▶ [THE TASK]:
Please collect every line in the material below that contains the string "bbox", treating uppercase and lowercase as different.

▶ [ENTRIES]:
--------
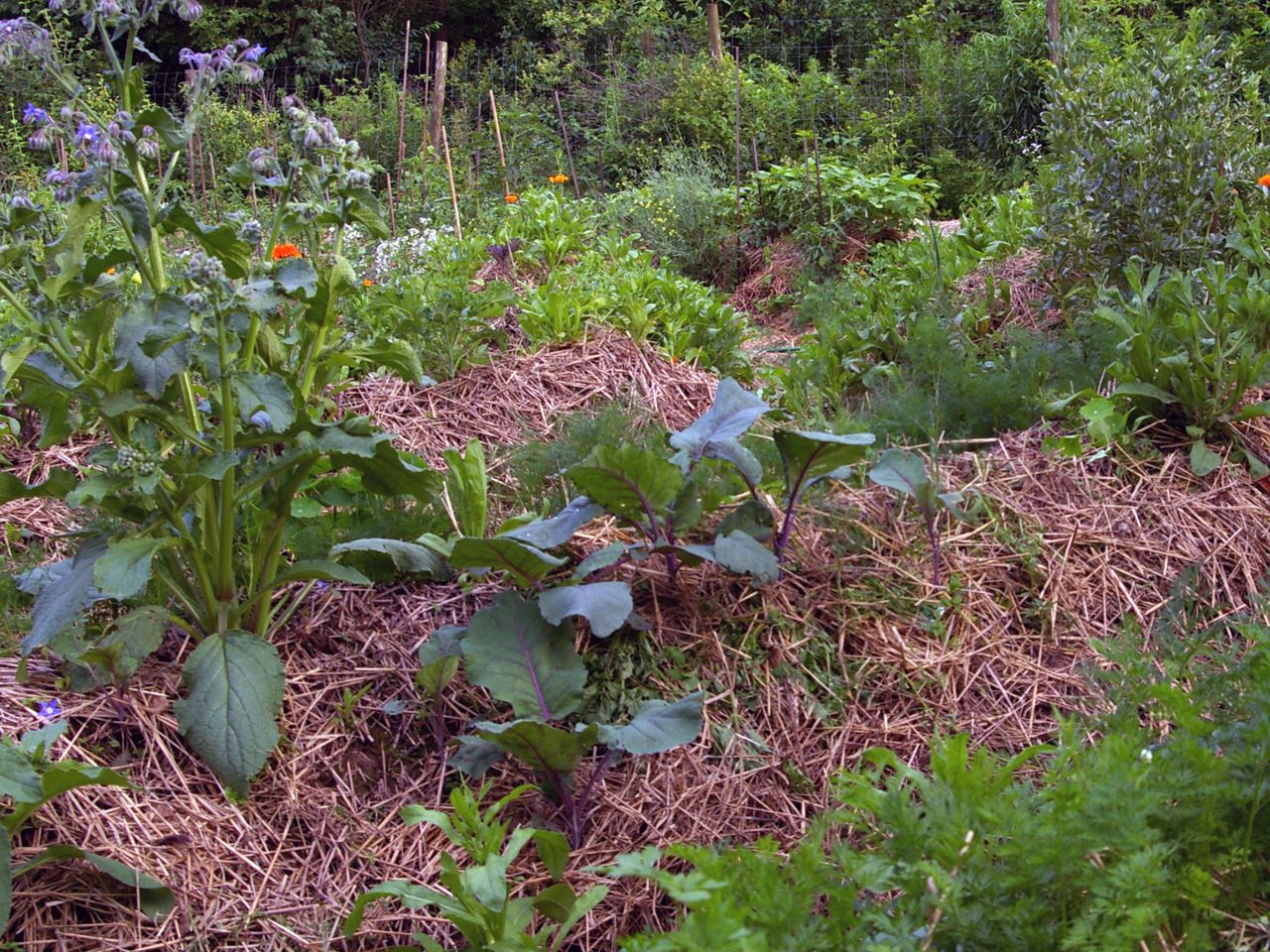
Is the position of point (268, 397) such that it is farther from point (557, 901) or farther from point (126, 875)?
point (557, 901)

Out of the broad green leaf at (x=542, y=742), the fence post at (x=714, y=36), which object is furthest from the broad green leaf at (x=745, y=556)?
the fence post at (x=714, y=36)

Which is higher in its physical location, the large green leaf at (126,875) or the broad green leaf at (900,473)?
the broad green leaf at (900,473)

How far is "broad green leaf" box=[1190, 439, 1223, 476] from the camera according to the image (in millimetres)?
2629

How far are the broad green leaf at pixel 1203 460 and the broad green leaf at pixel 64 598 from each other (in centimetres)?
240

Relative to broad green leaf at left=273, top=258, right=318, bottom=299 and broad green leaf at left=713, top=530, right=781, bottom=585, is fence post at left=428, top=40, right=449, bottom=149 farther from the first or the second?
broad green leaf at left=713, top=530, right=781, bottom=585

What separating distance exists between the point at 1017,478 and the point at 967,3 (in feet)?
39.6

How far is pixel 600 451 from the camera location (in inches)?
80.0

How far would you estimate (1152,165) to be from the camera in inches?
145

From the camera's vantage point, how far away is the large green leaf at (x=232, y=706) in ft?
6.36

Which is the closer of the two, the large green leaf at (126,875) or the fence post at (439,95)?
the large green leaf at (126,875)

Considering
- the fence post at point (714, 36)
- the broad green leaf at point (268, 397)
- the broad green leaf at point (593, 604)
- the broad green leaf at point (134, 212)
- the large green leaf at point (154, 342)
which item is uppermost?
the fence post at point (714, 36)

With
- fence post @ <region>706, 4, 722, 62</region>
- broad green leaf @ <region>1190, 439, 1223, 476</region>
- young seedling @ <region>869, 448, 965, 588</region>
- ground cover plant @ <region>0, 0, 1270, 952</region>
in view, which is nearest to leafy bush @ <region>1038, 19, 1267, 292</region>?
ground cover plant @ <region>0, 0, 1270, 952</region>

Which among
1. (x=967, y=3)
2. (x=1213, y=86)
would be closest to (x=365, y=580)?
(x=1213, y=86)

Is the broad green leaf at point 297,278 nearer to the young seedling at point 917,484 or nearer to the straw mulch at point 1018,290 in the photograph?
the young seedling at point 917,484
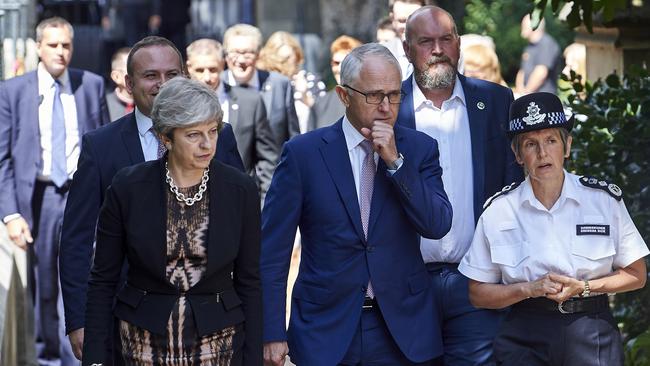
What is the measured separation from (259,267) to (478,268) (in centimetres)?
90

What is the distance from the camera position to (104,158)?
6.84 m

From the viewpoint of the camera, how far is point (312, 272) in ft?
21.7

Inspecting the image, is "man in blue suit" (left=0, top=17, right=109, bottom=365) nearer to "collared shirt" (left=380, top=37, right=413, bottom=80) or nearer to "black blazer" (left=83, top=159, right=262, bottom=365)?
"collared shirt" (left=380, top=37, right=413, bottom=80)

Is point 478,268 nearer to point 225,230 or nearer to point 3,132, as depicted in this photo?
point 225,230

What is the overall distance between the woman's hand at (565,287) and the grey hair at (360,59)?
41.7 inches

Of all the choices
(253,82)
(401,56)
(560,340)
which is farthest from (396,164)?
(253,82)

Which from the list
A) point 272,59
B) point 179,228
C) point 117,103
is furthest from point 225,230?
point 272,59

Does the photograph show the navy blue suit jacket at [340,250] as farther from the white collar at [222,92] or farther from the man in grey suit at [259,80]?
the man in grey suit at [259,80]

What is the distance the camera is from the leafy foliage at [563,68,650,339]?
344 inches

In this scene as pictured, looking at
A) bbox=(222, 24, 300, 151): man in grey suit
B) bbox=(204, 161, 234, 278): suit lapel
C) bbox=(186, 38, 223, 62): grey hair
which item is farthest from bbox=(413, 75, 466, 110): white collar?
bbox=(222, 24, 300, 151): man in grey suit

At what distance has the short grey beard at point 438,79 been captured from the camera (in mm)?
7344

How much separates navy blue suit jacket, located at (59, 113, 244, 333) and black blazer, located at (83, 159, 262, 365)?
64 cm

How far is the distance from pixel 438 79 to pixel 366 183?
902mm

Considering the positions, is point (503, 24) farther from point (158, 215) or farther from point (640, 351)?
point (158, 215)
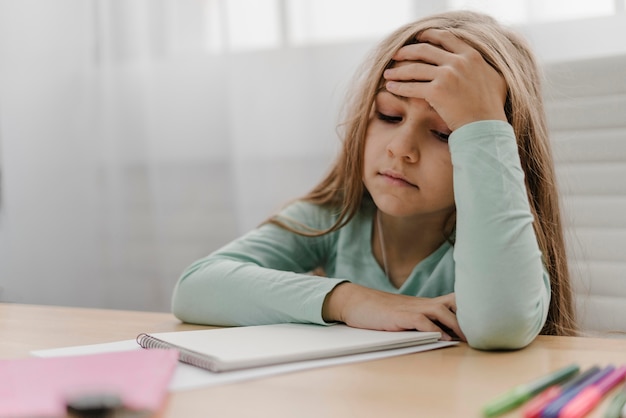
--------
▶ [RESULT OF THE EXERCISE]:
A) bbox=(222, 24, 300, 151): man in grey suit
B) bbox=(204, 161, 234, 278): suit lapel
C) bbox=(186, 38, 223, 62): grey hair
which item is farthest from bbox=(413, 75, 466, 110): white collar?
bbox=(222, 24, 300, 151): man in grey suit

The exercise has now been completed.